**ACTIVITY LIST**:
- a) In the forum thread on migrating built-in user accounts to enterprise accounts, why is a five-second pause between users recommended? Answer in one to three sentences.
- b) List every parameter name passed to GIS() in the code lines of the forum thread on migrating built-in user accounts to enterprise accounts.
- c) Extend the forum thread on migrating built-in named user accounts to enterprise accounts, beginning after its final post.

**PASSAGE FOR REVIEW**:
######
Migrate Built-In Named User accounts to Enterprise Named User accounts (Active Directory/SAML) in ArcGIS Enterprise/ArcGIS Online

@JakeSkinner great script! I think there might be one minor thing you've overlooked: the user's Group role (Member or Group Manager) in a group. For example, in "ArcGIS Online - Migrating User Content and Groups.py", around line 175, you would want to check the group role of the user's built-in online account, and assign the same group role to the user's enterprise account when you add them to the group (usernames = Member and admins = Group Manager.)

Also, for anyone using this script to process a very large lists of accounts, you run the risk of exceeding the operations rate limit, and the possibility of the script failing part way through processing a user. For such a case, I would highly recommend sticking a 5-second sleep in between processing each user.

@PeterKnoop good catch on adding the users to Groups.  I've updated the scripts to add them as either users/managers.

@JakeSkinner  Thank you for the script!

We are coming across issues connecting to our Enterprise portal in the Get Built-In Users Script. We tested several variations of our portal's url but we have been getting errors. We are trying to run the script on a virtual machine in our ArcGIS Enterprise environment. When using our portal url and portal admin credentials we are getting this error:  "Exception: User not allowed for this account (Error Code: 403)". We tried adding the ':7443' port to the url and it times out and gives us the same error. 

Example of what we have been using: gis = GIS(url="https://gis.organization.com/portal", username="username", password="password", verify_cert=False)

We also tried to add portal server's IP address in combination with the port number which looks something like :

gis = GIS(url="https://Portal IP Address:7443/arcgis", username="username", password="password", verify_cert=False)

but we get the following error:

"Exception: A general error occurred: Could not login. Please ensure you have valid credentials and set your security login question."

Any guidance or suggestions would be greatly appreciated as we cannot seem to get past the initial step of connecting to the portal url in the built-in users script that you have shared.
######
**DATASET RECORDS**:
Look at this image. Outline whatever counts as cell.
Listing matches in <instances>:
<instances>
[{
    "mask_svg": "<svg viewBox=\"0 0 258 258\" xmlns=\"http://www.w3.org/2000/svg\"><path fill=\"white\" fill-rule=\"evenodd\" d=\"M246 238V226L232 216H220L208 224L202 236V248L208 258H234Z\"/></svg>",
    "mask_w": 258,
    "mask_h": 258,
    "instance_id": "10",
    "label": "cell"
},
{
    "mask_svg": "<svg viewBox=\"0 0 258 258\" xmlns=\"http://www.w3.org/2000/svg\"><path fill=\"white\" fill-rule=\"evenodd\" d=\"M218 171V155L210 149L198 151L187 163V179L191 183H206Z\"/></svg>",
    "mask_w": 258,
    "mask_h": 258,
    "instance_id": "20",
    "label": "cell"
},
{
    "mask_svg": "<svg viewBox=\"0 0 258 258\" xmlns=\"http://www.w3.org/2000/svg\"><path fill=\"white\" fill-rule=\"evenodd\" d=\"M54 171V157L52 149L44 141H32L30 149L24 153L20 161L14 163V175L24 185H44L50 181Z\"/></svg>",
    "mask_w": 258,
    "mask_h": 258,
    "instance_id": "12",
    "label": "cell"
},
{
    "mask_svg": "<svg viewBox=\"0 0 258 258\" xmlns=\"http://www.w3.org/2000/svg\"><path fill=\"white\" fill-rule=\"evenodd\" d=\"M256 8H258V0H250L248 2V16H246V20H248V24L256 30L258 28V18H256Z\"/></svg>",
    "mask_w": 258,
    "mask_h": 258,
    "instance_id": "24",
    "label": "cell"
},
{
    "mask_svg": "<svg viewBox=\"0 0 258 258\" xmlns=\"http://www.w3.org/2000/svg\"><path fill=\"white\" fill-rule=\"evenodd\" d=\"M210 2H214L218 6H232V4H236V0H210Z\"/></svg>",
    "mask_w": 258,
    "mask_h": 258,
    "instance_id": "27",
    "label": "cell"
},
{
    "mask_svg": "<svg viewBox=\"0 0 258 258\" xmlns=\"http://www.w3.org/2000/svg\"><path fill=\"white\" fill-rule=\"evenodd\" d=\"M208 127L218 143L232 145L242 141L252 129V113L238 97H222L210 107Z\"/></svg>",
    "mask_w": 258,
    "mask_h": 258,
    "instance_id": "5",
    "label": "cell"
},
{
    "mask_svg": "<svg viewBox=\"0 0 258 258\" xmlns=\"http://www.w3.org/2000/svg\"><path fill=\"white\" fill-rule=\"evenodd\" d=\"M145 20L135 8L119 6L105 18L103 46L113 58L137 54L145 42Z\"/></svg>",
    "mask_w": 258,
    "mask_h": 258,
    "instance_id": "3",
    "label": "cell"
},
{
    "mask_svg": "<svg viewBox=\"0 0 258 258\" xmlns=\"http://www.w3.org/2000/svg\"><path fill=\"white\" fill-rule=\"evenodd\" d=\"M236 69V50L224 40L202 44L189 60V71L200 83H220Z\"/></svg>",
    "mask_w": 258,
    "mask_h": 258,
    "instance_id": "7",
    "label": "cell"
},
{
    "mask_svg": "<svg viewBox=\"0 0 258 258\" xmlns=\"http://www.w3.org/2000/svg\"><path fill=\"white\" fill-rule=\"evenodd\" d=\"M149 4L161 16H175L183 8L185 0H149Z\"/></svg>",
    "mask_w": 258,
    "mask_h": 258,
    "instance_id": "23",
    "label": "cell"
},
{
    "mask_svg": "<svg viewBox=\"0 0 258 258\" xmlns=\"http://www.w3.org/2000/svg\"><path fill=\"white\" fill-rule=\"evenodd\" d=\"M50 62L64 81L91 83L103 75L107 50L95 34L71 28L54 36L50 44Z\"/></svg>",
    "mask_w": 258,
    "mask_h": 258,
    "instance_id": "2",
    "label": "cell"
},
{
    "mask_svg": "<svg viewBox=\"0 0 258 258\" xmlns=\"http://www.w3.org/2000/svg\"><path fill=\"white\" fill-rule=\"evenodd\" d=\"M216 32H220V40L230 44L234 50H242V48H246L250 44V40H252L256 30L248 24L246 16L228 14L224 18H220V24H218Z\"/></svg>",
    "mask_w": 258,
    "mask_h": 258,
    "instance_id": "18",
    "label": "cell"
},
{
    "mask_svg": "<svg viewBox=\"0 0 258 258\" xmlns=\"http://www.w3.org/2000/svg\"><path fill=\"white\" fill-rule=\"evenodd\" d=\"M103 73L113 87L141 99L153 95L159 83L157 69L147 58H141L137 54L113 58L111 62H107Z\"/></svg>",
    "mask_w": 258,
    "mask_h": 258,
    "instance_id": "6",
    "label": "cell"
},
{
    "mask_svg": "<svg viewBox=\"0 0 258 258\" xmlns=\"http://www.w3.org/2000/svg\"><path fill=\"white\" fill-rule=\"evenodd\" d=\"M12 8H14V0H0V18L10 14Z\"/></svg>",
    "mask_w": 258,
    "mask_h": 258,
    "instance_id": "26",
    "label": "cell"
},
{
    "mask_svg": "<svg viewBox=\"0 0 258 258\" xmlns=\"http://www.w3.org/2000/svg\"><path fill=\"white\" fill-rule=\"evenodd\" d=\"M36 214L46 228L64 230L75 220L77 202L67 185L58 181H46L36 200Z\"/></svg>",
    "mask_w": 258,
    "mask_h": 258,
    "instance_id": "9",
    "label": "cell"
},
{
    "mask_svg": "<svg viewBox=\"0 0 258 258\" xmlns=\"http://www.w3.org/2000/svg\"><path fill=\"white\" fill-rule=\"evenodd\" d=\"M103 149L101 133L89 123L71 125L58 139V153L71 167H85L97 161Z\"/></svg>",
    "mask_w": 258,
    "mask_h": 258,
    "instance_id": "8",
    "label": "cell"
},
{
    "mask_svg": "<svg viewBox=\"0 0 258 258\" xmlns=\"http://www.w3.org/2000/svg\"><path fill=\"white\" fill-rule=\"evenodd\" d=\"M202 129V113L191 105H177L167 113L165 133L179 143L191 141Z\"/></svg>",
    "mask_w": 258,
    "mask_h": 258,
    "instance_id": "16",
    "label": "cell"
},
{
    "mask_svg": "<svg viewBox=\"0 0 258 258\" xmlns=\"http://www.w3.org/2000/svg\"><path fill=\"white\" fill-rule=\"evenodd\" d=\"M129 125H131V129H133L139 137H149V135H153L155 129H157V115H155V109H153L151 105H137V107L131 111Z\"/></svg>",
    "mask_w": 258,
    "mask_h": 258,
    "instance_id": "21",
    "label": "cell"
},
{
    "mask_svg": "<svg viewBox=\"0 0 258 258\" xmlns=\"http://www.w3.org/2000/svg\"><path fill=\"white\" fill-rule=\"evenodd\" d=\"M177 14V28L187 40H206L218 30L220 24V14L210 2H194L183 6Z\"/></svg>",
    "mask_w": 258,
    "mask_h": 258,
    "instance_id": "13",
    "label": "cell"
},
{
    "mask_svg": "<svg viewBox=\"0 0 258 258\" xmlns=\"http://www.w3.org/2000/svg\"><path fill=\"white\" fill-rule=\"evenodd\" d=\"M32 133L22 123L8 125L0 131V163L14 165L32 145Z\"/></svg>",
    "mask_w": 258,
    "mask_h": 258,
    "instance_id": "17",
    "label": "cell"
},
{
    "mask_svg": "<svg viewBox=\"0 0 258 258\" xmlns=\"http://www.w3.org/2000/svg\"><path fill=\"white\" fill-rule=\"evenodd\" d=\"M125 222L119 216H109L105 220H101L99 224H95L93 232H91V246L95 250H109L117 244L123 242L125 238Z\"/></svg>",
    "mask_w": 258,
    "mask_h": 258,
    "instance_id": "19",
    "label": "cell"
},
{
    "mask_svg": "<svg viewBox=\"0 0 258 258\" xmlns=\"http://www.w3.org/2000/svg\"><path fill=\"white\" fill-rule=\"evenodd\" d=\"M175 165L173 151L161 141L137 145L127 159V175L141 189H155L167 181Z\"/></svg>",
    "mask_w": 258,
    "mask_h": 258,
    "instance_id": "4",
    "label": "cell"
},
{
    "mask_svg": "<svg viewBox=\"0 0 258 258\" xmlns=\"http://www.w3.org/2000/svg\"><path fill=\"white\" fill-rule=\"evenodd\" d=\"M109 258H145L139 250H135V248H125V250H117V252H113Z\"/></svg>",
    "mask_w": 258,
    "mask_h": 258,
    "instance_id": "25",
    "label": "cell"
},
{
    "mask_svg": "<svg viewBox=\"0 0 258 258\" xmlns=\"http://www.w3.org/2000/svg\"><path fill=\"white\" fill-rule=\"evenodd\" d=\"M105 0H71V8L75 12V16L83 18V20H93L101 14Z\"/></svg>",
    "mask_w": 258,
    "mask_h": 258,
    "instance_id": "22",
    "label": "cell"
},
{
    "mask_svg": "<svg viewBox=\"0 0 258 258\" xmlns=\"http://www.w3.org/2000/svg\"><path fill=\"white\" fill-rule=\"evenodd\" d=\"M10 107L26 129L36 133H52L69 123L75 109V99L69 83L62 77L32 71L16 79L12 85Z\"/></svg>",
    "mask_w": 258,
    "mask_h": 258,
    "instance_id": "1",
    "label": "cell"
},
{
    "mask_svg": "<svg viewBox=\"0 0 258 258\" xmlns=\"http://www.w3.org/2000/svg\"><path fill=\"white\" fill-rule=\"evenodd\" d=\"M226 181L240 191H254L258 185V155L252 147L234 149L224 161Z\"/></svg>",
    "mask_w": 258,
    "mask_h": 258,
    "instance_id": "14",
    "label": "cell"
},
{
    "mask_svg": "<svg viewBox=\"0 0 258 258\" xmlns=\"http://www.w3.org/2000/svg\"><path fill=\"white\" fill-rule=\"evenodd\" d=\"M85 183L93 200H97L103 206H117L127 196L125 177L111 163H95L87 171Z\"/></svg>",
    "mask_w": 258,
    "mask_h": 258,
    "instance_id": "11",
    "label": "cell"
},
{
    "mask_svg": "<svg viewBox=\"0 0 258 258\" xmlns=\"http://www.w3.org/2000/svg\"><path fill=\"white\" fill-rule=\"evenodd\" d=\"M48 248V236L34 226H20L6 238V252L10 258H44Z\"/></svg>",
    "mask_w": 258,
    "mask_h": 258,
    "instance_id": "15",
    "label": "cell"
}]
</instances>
######
**RESULTS FOR EACH TASK**:
- a) Processing a very large list of accounts risks exceeding the operations rate limit, and the script could fail partway through processing a user. A 5-second sleep between users is recommended to avoid this.

- b)
url
username
password
verify_cert

- c)
@ErikNelson1 what type of account are you using to connect to Portal?  Do you know if it's a built-in, active directory, or SAML?  SAML is not currently supported.

@JakeSkinner we are using a built-in admin account to connect to the Portal. 

@ErikNelson1 do you have a security question set for the built-in account you are using?

@JakeSkinner yes, we do have a security question set for the built-in account we're using

@ErikNelson1 ,

1.  Are you able to sign into Portal with the credentials you are providing in the script?

2.  Do you have any reverse proxies in place?

3.  Is there another built-in admin account you can try?

@JakeSkinner 

• Yes, we are able to sign into our Portal with the admin credentials we've entered in the script.
• We do not have reverse proxies in place.
• We tested creating another built-in Portal admin account, setting the security question, and using those admin credentials in the script but we're still encountering the same errors. 

@ErikNelson1 can you test the below code on another machine that has ArcGIS Pro installed:

from arcgis.gis import GIS
gis = GIS(url="https://gis.organization.com/portal", username="username", password="password", verify_cert=False)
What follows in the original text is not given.